# Required work
Count the lines below that contain the string "would", and reply with that number only.
- - -
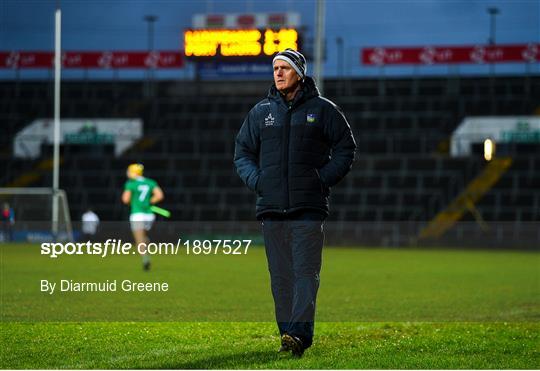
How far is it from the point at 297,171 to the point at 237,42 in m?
35.9

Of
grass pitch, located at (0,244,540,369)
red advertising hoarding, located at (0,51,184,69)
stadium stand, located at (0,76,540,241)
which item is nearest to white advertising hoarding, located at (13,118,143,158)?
stadium stand, located at (0,76,540,241)

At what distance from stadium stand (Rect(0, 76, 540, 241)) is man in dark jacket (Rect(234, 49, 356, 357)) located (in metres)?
26.8

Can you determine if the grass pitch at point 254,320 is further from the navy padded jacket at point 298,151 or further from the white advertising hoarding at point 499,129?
the white advertising hoarding at point 499,129

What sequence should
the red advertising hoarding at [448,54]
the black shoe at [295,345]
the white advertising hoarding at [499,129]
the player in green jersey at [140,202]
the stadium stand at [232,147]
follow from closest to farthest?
the black shoe at [295,345]
the player in green jersey at [140,202]
the stadium stand at [232,147]
the white advertising hoarding at [499,129]
the red advertising hoarding at [448,54]

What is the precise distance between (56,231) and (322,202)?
25.1 m

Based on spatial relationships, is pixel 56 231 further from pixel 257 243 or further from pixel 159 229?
pixel 257 243

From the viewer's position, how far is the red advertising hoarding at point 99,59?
48906mm

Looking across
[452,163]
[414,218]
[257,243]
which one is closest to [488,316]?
[257,243]

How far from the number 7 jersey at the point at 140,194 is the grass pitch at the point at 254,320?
3.54ft

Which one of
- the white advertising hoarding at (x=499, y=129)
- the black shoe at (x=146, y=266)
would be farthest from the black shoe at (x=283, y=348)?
the white advertising hoarding at (x=499, y=129)

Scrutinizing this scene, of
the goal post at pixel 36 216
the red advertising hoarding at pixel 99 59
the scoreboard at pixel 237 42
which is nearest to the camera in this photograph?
the goal post at pixel 36 216

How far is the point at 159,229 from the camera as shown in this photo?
31797 millimetres

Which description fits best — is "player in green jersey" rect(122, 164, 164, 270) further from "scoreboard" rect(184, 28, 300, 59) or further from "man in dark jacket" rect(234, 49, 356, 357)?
"scoreboard" rect(184, 28, 300, 59)

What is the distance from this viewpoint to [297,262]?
7066mm
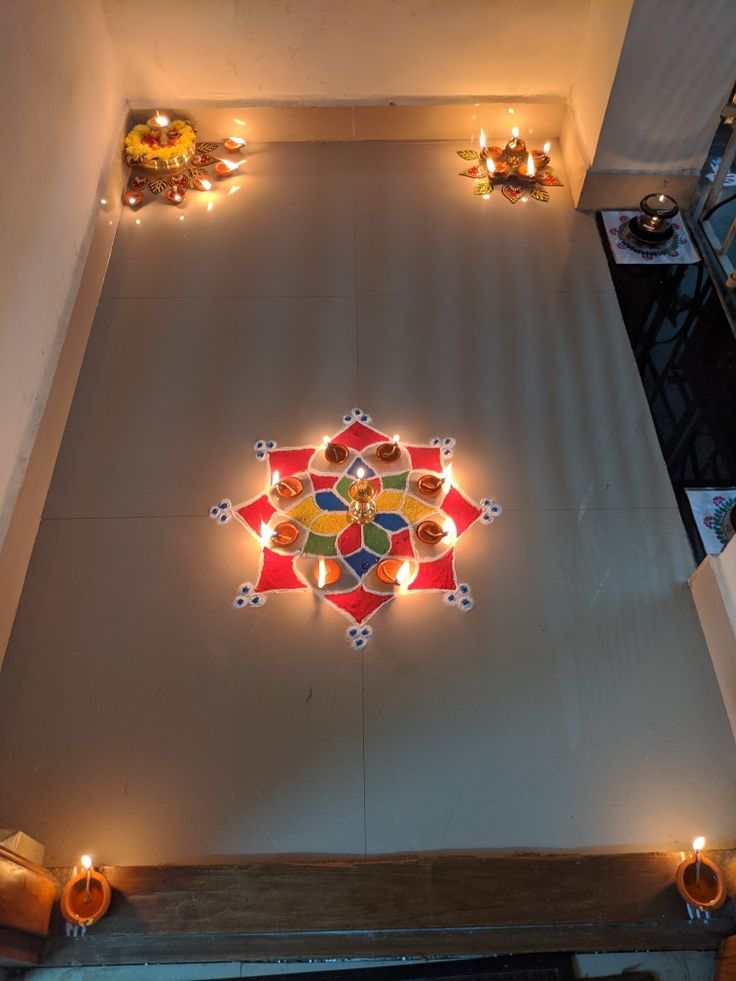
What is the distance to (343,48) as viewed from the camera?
3.16 m

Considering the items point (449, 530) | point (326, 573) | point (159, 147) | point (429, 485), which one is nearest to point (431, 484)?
point (429, 485)

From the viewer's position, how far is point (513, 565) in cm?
218

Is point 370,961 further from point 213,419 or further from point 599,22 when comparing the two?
point 599,22

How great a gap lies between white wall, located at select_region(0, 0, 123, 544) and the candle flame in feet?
4.58

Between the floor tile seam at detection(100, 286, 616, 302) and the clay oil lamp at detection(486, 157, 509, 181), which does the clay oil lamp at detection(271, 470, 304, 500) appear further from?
the clay oil lamp at detection(486, 157, 509, 181)

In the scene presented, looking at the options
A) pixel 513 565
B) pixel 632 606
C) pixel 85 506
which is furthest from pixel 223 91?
pixel 632 606

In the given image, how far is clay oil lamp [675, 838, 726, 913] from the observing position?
62.8 inches

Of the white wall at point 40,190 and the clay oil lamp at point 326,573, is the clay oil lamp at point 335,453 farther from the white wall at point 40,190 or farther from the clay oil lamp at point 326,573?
the white wall at point 40,190

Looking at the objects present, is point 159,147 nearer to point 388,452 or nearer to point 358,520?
point 388,452

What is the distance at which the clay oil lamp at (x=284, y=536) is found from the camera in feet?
7.34

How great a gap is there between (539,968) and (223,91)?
12.2 ft

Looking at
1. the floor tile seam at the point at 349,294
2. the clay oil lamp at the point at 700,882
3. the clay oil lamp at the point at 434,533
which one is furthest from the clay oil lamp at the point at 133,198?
the clay oil lamp at the point at 700,882

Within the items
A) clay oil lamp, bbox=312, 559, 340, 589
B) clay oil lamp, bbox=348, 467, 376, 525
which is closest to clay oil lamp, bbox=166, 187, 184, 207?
clay oil lamp, bbox=348, 467, 376, 525

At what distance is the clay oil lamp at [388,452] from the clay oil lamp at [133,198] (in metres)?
1.87
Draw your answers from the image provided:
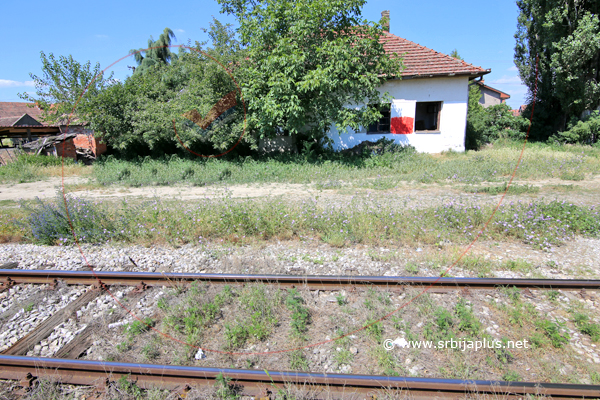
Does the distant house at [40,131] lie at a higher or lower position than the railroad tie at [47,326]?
higher

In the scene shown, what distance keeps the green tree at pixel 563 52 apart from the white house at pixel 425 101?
5.88 metres

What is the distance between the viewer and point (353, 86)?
1259cm

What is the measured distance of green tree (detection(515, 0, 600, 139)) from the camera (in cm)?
1647

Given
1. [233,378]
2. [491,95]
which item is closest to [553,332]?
[233,378]

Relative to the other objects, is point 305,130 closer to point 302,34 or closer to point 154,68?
point 302,34

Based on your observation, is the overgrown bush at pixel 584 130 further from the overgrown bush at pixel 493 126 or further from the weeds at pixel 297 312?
the weeds at pixel 297 312

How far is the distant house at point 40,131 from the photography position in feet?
57.4

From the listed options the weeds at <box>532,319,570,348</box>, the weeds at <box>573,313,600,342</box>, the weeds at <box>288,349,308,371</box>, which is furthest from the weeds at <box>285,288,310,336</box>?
the weeds at <box>573,313,600,342</box>

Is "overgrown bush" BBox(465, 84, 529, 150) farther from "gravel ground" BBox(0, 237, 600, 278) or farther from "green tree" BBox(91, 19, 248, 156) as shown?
"gravel ground" BBox(0, 237, 600, 278)

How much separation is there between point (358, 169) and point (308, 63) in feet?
14.8

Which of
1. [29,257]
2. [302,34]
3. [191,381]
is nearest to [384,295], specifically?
[191,381]

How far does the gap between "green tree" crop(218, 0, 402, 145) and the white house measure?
2094 millimetres

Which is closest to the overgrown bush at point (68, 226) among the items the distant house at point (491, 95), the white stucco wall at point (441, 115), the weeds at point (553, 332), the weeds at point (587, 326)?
the weeds at point (553, 332)

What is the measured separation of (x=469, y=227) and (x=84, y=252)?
698cm
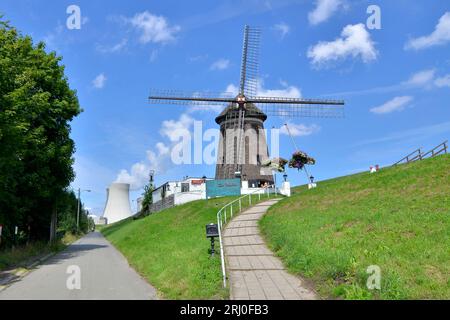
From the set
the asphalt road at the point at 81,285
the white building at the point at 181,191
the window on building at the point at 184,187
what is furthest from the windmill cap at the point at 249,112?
the asphalt road at the point at 81,285

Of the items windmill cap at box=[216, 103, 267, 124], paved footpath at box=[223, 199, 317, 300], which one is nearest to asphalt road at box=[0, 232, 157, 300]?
paved footpath at box=[223, 199, 317, 300]

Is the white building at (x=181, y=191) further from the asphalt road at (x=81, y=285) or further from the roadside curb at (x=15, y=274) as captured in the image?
the asphalt road at (x=81, y=285)

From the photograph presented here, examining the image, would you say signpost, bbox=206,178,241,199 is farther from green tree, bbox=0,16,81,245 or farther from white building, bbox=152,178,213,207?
green tree, bbox=0,16,81,245

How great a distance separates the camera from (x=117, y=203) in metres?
118

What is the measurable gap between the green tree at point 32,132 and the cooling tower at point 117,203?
289 feet

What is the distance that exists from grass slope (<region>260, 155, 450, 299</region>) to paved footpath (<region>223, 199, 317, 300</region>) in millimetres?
426

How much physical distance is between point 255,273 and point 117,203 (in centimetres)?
11157

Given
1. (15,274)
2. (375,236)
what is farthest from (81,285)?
(375,236)

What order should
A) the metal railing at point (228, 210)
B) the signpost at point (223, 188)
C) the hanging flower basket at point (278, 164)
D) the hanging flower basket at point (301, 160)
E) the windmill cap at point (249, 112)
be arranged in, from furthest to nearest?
the windmill cap at point (249, 112)
the hanging flower basket at point (278, 164)
the signpost at point (223, 188)
the hanging flower basket at point (301, 160)
the metal railing at point (228, 210)

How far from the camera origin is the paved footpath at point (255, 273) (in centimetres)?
945

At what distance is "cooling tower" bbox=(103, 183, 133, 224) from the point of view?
11756 cm

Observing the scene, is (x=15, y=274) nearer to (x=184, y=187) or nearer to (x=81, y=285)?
(x=81, y=285)

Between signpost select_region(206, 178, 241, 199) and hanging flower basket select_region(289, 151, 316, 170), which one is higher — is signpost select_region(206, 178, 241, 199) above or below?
below
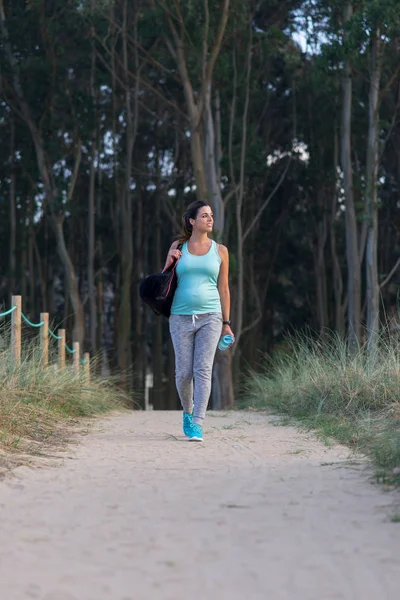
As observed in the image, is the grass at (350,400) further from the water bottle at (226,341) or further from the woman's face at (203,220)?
the woman's face at (203,220)

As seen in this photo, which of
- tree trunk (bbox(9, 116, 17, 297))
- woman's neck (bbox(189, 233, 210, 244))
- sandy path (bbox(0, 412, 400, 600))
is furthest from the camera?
tree trunk (bbox(9, 116, 17, 297))

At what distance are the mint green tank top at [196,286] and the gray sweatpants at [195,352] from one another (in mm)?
61

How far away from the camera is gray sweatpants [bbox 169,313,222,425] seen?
8094 mm

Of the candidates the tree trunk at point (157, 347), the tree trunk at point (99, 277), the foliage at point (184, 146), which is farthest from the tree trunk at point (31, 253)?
the tree trunk at point (157, 347)

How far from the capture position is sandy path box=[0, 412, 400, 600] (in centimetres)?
365

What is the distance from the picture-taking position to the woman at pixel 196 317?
8117 mm

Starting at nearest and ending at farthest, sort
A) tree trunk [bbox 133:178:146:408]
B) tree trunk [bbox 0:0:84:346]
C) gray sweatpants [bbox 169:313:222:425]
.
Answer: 1. gray sweatpants [bbox 169:313:222:425]
2. tree trunk [bbox 0:0:84:346]
3. tree trunk [bbox 133:178:146:408]

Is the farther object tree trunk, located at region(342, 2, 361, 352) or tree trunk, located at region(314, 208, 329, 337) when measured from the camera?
tree trunk, located at region(314, 208, 329, 337)

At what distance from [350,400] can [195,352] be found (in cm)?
264

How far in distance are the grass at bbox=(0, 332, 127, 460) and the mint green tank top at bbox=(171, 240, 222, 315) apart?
56.4 inches

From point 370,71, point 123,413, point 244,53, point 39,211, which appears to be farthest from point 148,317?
point 123,413

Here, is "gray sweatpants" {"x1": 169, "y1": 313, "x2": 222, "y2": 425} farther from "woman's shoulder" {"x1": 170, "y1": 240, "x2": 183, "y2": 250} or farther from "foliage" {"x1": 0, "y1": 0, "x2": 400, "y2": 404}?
"foliage" {"x1": 0, "y1": 0, "x2": 400, "y2": 404}

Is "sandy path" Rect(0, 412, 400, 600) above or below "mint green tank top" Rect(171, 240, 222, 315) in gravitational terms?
below

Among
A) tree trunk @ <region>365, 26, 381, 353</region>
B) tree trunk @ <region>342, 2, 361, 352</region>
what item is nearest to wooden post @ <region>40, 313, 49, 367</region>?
tree trunk @ <region>365, 26, 381, 353</region>
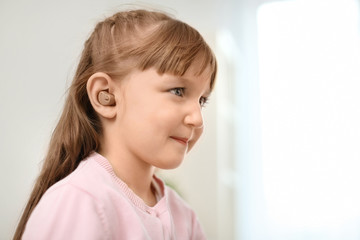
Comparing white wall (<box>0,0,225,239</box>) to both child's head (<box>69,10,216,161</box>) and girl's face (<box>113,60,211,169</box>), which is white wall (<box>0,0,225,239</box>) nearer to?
child's head (<box>69,10,216,161</box>)

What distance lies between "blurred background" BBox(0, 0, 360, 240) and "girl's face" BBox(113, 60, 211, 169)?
1349 mm

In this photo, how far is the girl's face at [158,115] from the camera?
0.81 metres

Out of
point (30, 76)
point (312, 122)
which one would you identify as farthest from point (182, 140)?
point (312, 122)

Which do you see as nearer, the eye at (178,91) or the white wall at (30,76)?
the eye at (178,91)

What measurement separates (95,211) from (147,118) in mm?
205

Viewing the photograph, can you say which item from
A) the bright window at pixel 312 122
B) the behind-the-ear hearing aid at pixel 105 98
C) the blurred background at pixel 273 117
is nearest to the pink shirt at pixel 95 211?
A: the behind-the-ear hearing aid at pixel 105 98

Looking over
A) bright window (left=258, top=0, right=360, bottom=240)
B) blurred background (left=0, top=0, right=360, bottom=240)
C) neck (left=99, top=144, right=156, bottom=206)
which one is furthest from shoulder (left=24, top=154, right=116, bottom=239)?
bright window (left=258, top=0, right=360, bottom=240)

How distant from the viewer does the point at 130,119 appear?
0.84 metres

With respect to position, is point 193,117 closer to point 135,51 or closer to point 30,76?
point 135,51

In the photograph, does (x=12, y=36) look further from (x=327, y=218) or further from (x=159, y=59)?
(x=327, y=218)

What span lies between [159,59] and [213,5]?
235 cm

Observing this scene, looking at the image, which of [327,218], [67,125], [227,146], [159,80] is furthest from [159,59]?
[327,218]

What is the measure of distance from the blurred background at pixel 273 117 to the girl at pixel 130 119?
4.10 feet

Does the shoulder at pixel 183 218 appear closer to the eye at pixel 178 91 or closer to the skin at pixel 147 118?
the skin at pixel 147 118
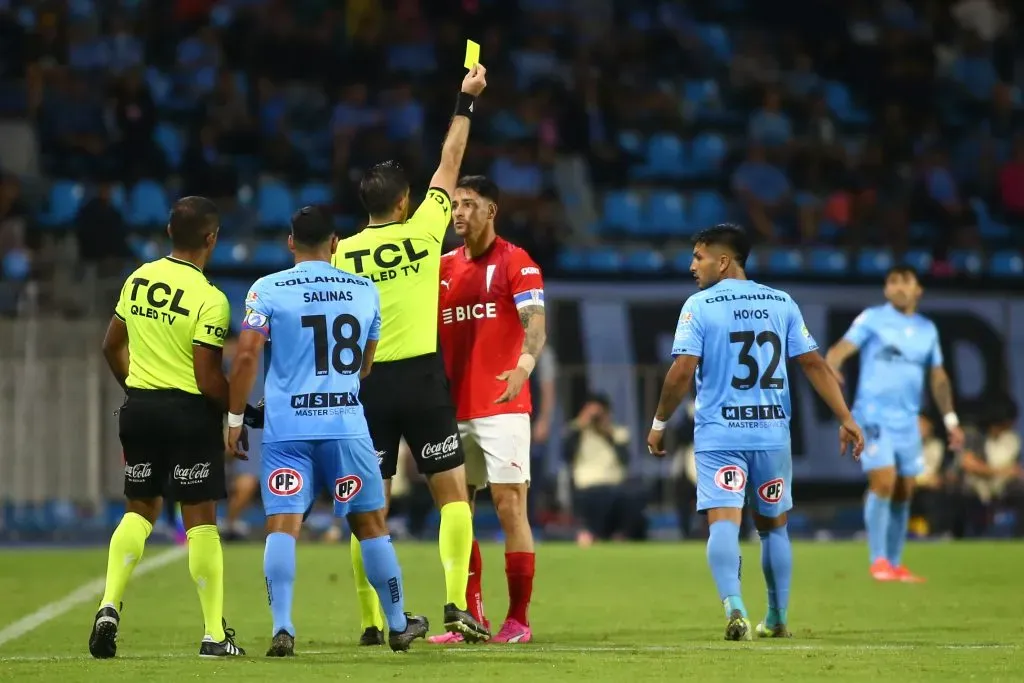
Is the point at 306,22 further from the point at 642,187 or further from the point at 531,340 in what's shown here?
the point at 531,340

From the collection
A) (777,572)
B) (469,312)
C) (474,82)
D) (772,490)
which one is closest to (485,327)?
(469,312)

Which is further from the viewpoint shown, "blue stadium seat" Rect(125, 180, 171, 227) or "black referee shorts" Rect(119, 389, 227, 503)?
"blue stadium seat" Rect(125, 180, 171, 227)

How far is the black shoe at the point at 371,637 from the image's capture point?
→ 9.44m

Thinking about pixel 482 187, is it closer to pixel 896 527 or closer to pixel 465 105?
pixel 465 105

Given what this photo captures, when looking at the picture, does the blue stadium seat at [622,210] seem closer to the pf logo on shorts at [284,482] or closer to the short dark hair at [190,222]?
the short dark hair at [190,222]

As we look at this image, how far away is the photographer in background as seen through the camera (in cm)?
2039

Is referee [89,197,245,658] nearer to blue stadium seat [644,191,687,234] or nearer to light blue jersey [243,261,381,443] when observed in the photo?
light blue jersey [243,261,381,443]

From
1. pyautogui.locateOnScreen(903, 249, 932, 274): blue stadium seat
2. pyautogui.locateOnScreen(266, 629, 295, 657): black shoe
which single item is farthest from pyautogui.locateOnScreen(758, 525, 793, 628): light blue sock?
pyautogui.locateOnScreen(903, 249, 932, 274): blue stadium seat

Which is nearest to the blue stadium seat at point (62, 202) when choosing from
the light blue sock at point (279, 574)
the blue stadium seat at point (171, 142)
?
the blue stadium seat at point (171, 142)

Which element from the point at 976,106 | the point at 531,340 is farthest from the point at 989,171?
the point at 531,340

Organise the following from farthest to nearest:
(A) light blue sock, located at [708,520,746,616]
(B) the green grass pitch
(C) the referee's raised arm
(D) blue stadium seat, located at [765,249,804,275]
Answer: (D) blue stadium seat, located at [765,249,804,275] → (C) the referee's raised arm → (A) light blue sock, located at [708,520,746,616] → (B) the green grass pitch

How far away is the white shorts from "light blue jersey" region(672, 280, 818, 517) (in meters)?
0.96

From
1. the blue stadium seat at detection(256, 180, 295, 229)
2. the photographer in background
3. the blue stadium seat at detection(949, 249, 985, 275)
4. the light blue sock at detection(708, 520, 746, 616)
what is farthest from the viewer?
the blue stadium seat at detection(949, 249, 985, 275)

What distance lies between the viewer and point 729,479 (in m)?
9.67
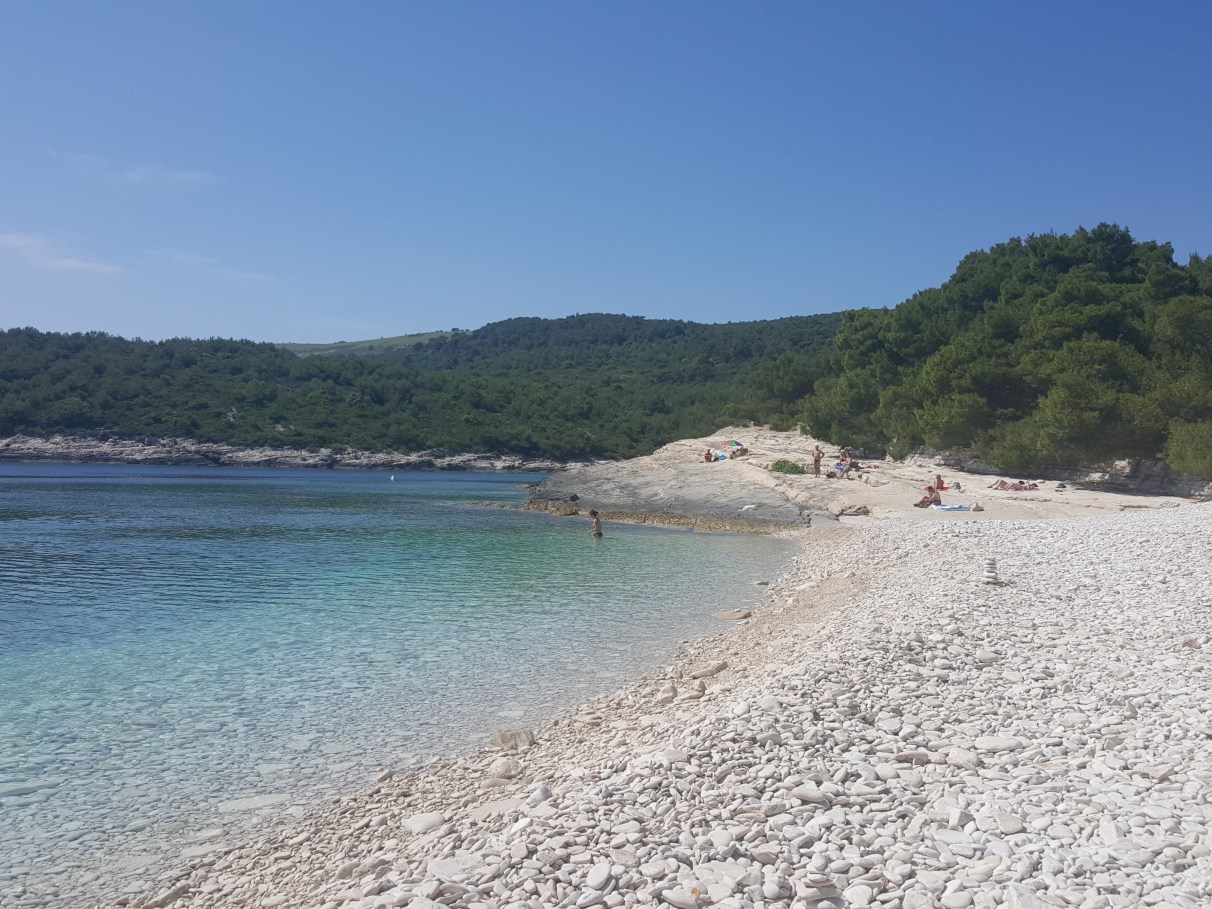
- - -
# Full answer
3